When the time came to replace the drill, the farm wondered if they could take the best aspects of the drill and modernise it.
Back to front
Enter the farm’s employee Dave Thomas, who reckoned that by moving the hopper from the back of the tractor to the front and replacing the worn-out seed distribution mechanism they could put together a machine that would improve workrates without spending a fortune in parts.
The distribution pipes from the Tume were ditched (they would have been too tall) and the tramlining kit was moved to the back of the tractor. It folds up well, says Mr Thomas.
Meanwhile, a set of Vaderstad 48 disc arms and hubs was found on eBay for £1,500 and he cut off the existing disc arms and then welded on new box sections.
Seed-rates can be altered from the cab and drilling oilseed rape works fine, he says, even down to a rate of 2kg/ha.
The front hopper (originally from a 6m Accord drill and cost £3,000 second-hand) can hold a 1t of seed, says Mr Thomas, and the 2.5m width is fine on the road.
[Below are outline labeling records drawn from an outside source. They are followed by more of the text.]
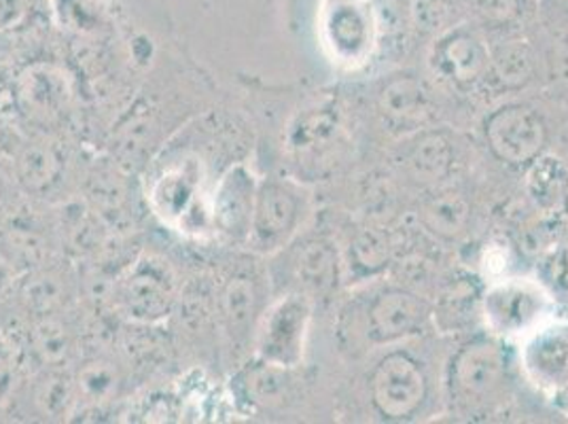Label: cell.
<instances>
[{
  "instance_id": "cell-1",
  "label": "cell",
  "mask_w": 568,
  "mask_h": 424,
  "mask_svg": "<svg viewBox=\"0 0 568 424\" xmlns=\"http://www.w3.org/2000/svg\"><path fill=\"white\" fill-rule=\"evenodd\" d=\"M516 353L495 333H475L452 353L444 372V395L454 416L486 421L516 393Z\"/></svg>"
},
{
  "instance_id": "cell-2",
  "label": "cell",
  "mask_w": 568,
  "mask_h": 424,
  "mask_svg": "<svg viewBox=\"0 0 568 424\" xmlns=\"http://www.w3.org/2000/svg\"><path fill=\"white\" fill-rule=\"evenodd\" d=\"M267 267L255 261H240L214 281V316L219 351L230 365L240 367L253 356V340L261 314L272 302Z\"/></svg>"
},
{
  "instance_id": "cell-3",
  "label": "cell",
  "mask_w": 568,
  "mask_h": 424,
  "mask_svg": "<svg viewBox=\"0 0 568 424\" xmlns=\"http://www.w3.org/2000/svg\"><path fill=\"white\" fill-rule=\"evenodd\" d=\"M183 281L162 255L141 253L128 261L109 291L115 314L139 327H153L172 319Z\"/></svg>"
},
{
  "instance_id": "cell-4",
  "label": "cell",
  "mask_w": 568,
  "mask_h": 424,
  "mask_svg": "<svg viewBox=\"0 0 568 424\" xmlns=\"http://www.w3.org/2000/svg\"><path fill=\"white\" fill-rule=\"evenodd\" d=\"M270 260L272 293H302L314 307L329 302L346 279L342 251L325 232L300 234Z\"/></svg>"
},
{
  "instance_id": "cell-5",
  "label": "cell",
  "mask_w": 568,
  "mask_h": 424,
  "mask_svg": "<svg viewBox=\"0 0 568 424\" xmlns=\"http://www.w3.org/2000/svg\"><path fill=\"white\" fill-rule=\"evenodd\" d=\"M367 395L372 410L384 423L420 421L433 397L425 361L405 349L388 351L369 372Z\"/></svg>"
},
{
  "instance_id": "cell-6",
  "label": "cell",
  "mask_w": 568,
  "mask_h": 424,
  "mask_svg": "<svg viewBox=\"0 0 568 424\" xmlns=\"http://www.w3.org/2000/svg\"><path fill=\"white\" fill-rule=\"evenodd\" d=\"M378 0H323L318 37L327 55L342 69L365 67L379 43Z\"/></svg>"
},
{
  "instance_id": "cell-7",
  "label": "cell",
  "mask_w": 568,
  "mask_h": 424,
  "mask_svg": "<svg viewBox=\"0 0 568 424\" xmlns=\"http://www.w3.org/2000/svg\"><path fill=\"white\" fill-rule=\"evenodd\" d=\"M308 198L300 183L283 176L260 179L246 251L272 258L302 234Z\"/></svg>"
},
{
  "instance_id": "cell-8",
  "label": "cell",
  "mask_w": 568,
  "mask_h": 424,
  "mask_svg": "<svg viewBox=\"0 0 568 424\" xmlns=\"http://www.w3.org/2000/svg\"><path fill=\"white\" fill-rule=\"evenodd\" d=\"M356 325L369 346H397L433 327V304L409 286L386 284L358 307Z\"/></svg>"
},
{
  "instance_id": "cell-9",
  "label": "cell",
  "mask_w": 568,
  "mask_h": 424,
  "mask_svg": "<svg viewBox=\"0 0 568 424\" xmlns=\"http://www.w3.org/2000/svg\"><path fill=\"white\" fill-rule=\"evenodd\" d=\"M348 147V128L335 102L304 109L291 121L286 151L304 179H321L342 162Z\"/></svg>"
},
{
  "instance_id": "cell-10",
  "label": "cell",
  "mask_w": 568,
  "mask_h": 424,
  "mask_svg": "<svg viewBox=\"0 0 568 424\" xmlns=\"http://www.w3.org/2000/svg\"><path fill=\"white\" fill-rule=\"evenodd\" d=\"M314 304L302 293H281L263 310L253 340V356L278 365L302 367Z\"/></svg>"
},
{
  "instance_id": "cell-11",
  "label": "cell",
  "mask_w": 568,
  "mask_h": 424,
  "mask_svg": "<svg viewBox=\"0 0 568 424\" xmlns=\"http://www.w3.org/2000/svg\"><path fill=\"white\" fill-rule=\"evenodd\" d=\"M428 67L442 83L469 94L490 79V43L481 30L463 20L430 41Z\"/></svg>"
},
{
  "instance_id": "cell-12",
  "label": "cell",
  "mask_w": 568,
  "mask_h": 424,
  "mask_svg": "<svg viewBox=\"0 0 568 424\" xmlns=\"http://www.w3.org/2000/svg\"><path fill=\"white\" fill-rule=\"evenodd\" d=\"M484 141L500 164L524 172L547 153L549 128L532 107L509 102L484 119Z\"/></svg>"
},
{
  "instance_id": "cell-13",
  "label": "cell",
  "mask_w": 568,
  "mask_h": 424,
  "mask_svg": "<svg viewBox=\"0 0 568 424\" xmlns=\"http://www.w3.org/2000/svg\"><path fill=\"white\" fill-rule=\"evenodd\" d=\"M551 306L554 300L539 281H498L481 293V319L490 333L505 340L541 327Z\"/></svg>"
},
{
  "instance_id": "cell-14",
  "label": "cell",
  "mask_w": 568,
  "mask_h": 424,
  "mask_svg": "<svg viewBox=\"0 0 568 424\" xmlns=\"http://www.w3.org/2000/svg\"><path fill=\"white\" fill-rule=\"evenodd\" d=\"M260 176L246 162L223 170L211 195V238L223 246H246Z\"/></svg>"
},
{
  "instance_id": "cell-15",
  "label": "cell",
  "mask_w": 568,
  "mask_h": 424,
  "mask_svg": "<svg viewBox=\"0 0 568 424\" xmlns=\"http://www.w3.org/2000/svg\"><path fill=\"white\" fill-rule=\"evenodd\" d=\"M393 162L412 183L425 189L437 188L450 179L456 168V147L448 132L423 128L403 137Z\"/></svg>"
},
{
  "instance_id": "cell-16",
  "label": "cell",
  "mask_w": 568,
  "mask_h": 424,
  "mask_svg": "<svg viewBox=\"0 0 568 424\" xmlns=\"http://www.w3.org/2000/svg\"><path fill=\"white\" fill-rule=\"evenodd\" d=\"M521 372L545 393L568 384V323L541 325L530 331L520 354Z\"/></svg>"
},
{
  "instance_id": "cell-17",
  "label": "cell",
  "mask_w": 568,
  "mask_h": 424,
  "mask_svg": "<svg viewBox=\"0 0 568 424\" xmlns=\"http://www.w3.org/2000/svg\"><path fill=\"white\" fill-rule=\"evenodd\" d=\"M376 109L386 128L407 137L426 128L430 119V98L416 74L397 72L382 79L376 90Z\"/></svg>"
},
{
  "instance_id": "cell-18",
  "label": "cell",
  "mask_w": 568,
  "mask_h": 424,
  "mask_svg": "<svg viewBox=\"0 0 568 424\" xmlns=\"http://www.w3.org/2000/svg\"><path fill=\"white\" fill-rule=\"evenodd\" d=\"M83 202L95 212V216L109 228L125 230L136 221L134 189L121 165L95 164L85 174Z\"/></svg>"
},
{
  "instance_id": "cell-19",
  "label": "cell",
  "mask_w": 568,
  "mask_h": 424,
  "mask_svg": "<svg viewBox=\"0 0 568 424\" xmlns=\"http://www.w3.org/2000/svg\"><path fill=\"white\" fill-rule=\"evenodd\" d=\"M11 172L18 188L30 195H49L69 174L67 151L48 139L20 141L11 155Z\"/></svg>"
},
{
  "instance_id": "cell-20",
  "label": "cell",
  "mask_w": 568,
  "mask_h": 424,
  "mask_svg": "<svg viewBox=\"0 0 568 424\" xmlns=\"http://www.w3.org/2000/svg\"><path fill=\"white\" fill-rule=\"evenodd\" d=\"M77 279L69 265L43 261L20 276L13 295H18L28 319L67 312L74 300Z\"/></svg>"
},
{
  "instance_id": "cell-21",
  "label": "cell",
  "mask_w": 568,
  "mask_h": 424,
  "mask_svg": "<svg viewBox=\"0 0 568 424\" xmlns=\"http://www.w3.org/2000/svg\"><path fill=\"white\" fill-rule=\"evenodd\" d=\"M26 353L39 370H69L79 354V335L64 312L28 319Z\"/></svg>"
},
{
  "instance_id": "cell-22",
  "label": "cell",
  "mask_w": 568,
  "mask_h": 424,
  "mask_svg": "<svg viewBox=\"0 0 568 424\" xmlns=\"http://www.w3.org/2000/svg\"><path fill=\"white\" fill-rule=\"evenodd\" d=\"M300 367H278L272 363L251 356L236 370L240 397L260 410L284 407L297 400V377Z\"/></svg>"
},
{
  "instance_id": "cell-23",
  "label": "cell",
  "mask_w": 568,
  "mask_h": 424,
  "mask_svg": "<svg viewBox=\"0 0 568 424\" xmlns=\"http://www.w3.org/2000/svg\"><path fill=\"white\" fill-rule=\"evenodd\" d=\"M471 202L460 189L437 185L426 189L425 198L418 204V221L426 234L454 242L467 234L471 225Z\"/></svg>"
},
{
  "instance_id": "cell-24",
  "label": "cell",
  "mask_w": 568,
  "mask_h": 424,
  "mask_svg": "<svg viewBox=\"0 0 568 424\" xmlns=\"http://www.w3.org/2000/svg\"><path fill=\"white\" fill-rule=\"evenodd\" d=\"M463 20L490 37L521 32L539 16V0H458Z\"/></svg>"
},
{
  "instance_id": "cell-25",
  "label": "cell",
  "mask_w": 568,
  "mask_h": 424,
  "mask_svg": "<svg viewBox=\"0 0 568 424\" xmlns=\"http://www.w3.org/2000/svg\"><path fill=\"white\" fill-rule=\"evenodd\" d=\"M77 410L79 407H102L119 400L125 376L123 367L111 356H88L79 361L72 372Z\"/></svg>"
},
{
  "instance_id": "cell-26",
  "label": "cell",
  "mask_w": 568,
  "mask_h": 424,
  "mask_svg": "<svg viewBox=\"0 0 568 424\" xmlns=\"http://www.w3.org/2000/svg\"><path fill=\"white\" fill-rule=\"evenodd\" d=\"M344 274L351 281H372L382 276L393 261L390 238L376 225H363L351 234L348 246L342 253Z\"/></svg>"
},
{
  "instance_id": "cell-27",
  "label": "cell",
  "mask_w": 568,
  "mask_h": 424,
  "mask_svg": "<svg viewBox=\"0 0 568 424\" xmlns=\"http://www.w3.org/2000/svg\"><path fill=\"white\" fill-rule=\"evenodd\" d=\"M484 289L475 279L460 276L446 284L433 304V327L454 333L474 325L475 316H481Z\"/></svg>"
},
{
  "instance_id": "cell-28",
  "label": "cell",
  "mask_w": 568,
  "mask_h": 424,
  "mask_svg": "<svg viewBox=\"0 0 568 424\" xmlns=\"http://www.w3.org/2000/svg\"><path fill=\"white\" fill-rule=\"evenodd\" d=\"M28 397L45 421H67L77 410L71 370H37L28 380Z\"/></svg>"
},
{
  "instance_id": "cell-29",
  "label": "cell",
  "mask_w": 568,
  "mask_h": 424,
  "mask_svg": "<svg viewBox=\"0 0 568 424\" xmlns=\"http://www.w3.org/2000/svg\"><path fill=\"white\" fill-rule=\"evenodd\" d=\"M526 193L539 211L558 214L568 209V165L554 155H541L526 170Z\"/></svg>"
},
{
  "instance_id": "cell-30",
  "label": "cell",
  "mask_w": 568,
  "mask_h": 424,
  "mask_svg": "<svg viewBox=\"0 0 568 424\" xmlns=\"http://www.w3.org/2000/svg\"><path fill=\"white\" fill-rule=\"evenodd\" d=\"M490 62L493 71L490 77L500 81L503 88H521L526 81L532 79L535 72V51L521 32L490 37Z\"/></svg>"
},
{
  "instance_id": "cell-31",
  "label": "cell",
  "mask_w": 568,
  "mask_h": 424,
  "mask_svg": "<svg viewBox=\"0 0 568 424\" xmlns=\"http://www.w3.org/2000/svg\"><path fill=\"white\" fill-rule=\"evenodd\" d=\"M537 279L554 304H568V244H558L545 253L537 263Z\"/></svg>"
},
{
  "instance_id": "cell-32",
  "label": "cell",
  "mask_w": 568,
  "mask_h": 424,
  "mask_svg": "<svg viewBox=\"0 0 568 424\" xmlns=\"http://www.w3.org/2000/svg\"><path fill=\"white\" fill-rule=\"evenodd\" d=\"M22 386V365L16 353L0 342V410L18 397Z\"/></svg>"
},
{
  "instance_id": "cell-33",
  "label": "cell",
  "mask_w": 568,
  "mask_h": 424,
  "mask_svg": "<svg viewBox=\"0 0 568 424\" xmlns=\"http://www.w3.org/2000/svg\"><path fill=\"white\" fill-rule=\"evenodd\" d=\"M22 274H24V272H22L20 263L16 260L13 251L9 249L4 236L0 234V297H2V295H9V293L13 295L16 284H18Z\"/></svg>"
},
{
  "instance_id": "cell-34",
  "label": "cell",
  "mask_w": 568,
  "mask_h": 424,
  "mask_svg": "<svg viewBox=\"0 0 568 424\" xmlns=\"http://www.w3.org/2000/svg\"><path fill=\"white\" fill-rule=\"evenodd\" d=\"M32 0H0V28H11L28 16Z\"/></svg>"
},
{
  "instance_id": "cell-35",
  "label": "cell",
  "mask_w": 568,
  "mask_h": 424,
  "mask_svg": "<svg viewBox=\"0 0 568 424\" xmlns=\"http://www.w3.org/2000/svg\"><path fill=\"white\" fill-rule=\"evenodd\" d=\"M554 401H556V405L560 407V412L568 416V384L565 388H560L558 393H554Z\"/></svg>"
},
{
  "instance_id": "cell-36",
  "label": "cell",
  "mask_w": 568,
  "mask_h": 424,
  "mask_svg": "<svg viewBox=\"0 0 568 424\" xmlns=\"http://www.w3.org/2000/svg\"><path fill=\"white\" fill-rule=\"evenodd\" d=\"M560 160L568 165V141L565 142V153H562V158H560Z\"/></svg>"
}]
</instances>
A bigger hopper would have been ideal but would have made visibility difficult.
It was pulled before, so they had to change the cogs to reverse the drive.
The drill does some 1,100 acres each year and workrates are typically 10-12ha/hour. In fact he reckons that he can do 100 acres in a day. Wet areas don’t faze it either. In fact the whole thing cost £5,000 and took about 70-80 hours of work to get it sorted.
Compared to the cost of a new drill, this owes us nothing, says Mr Udale.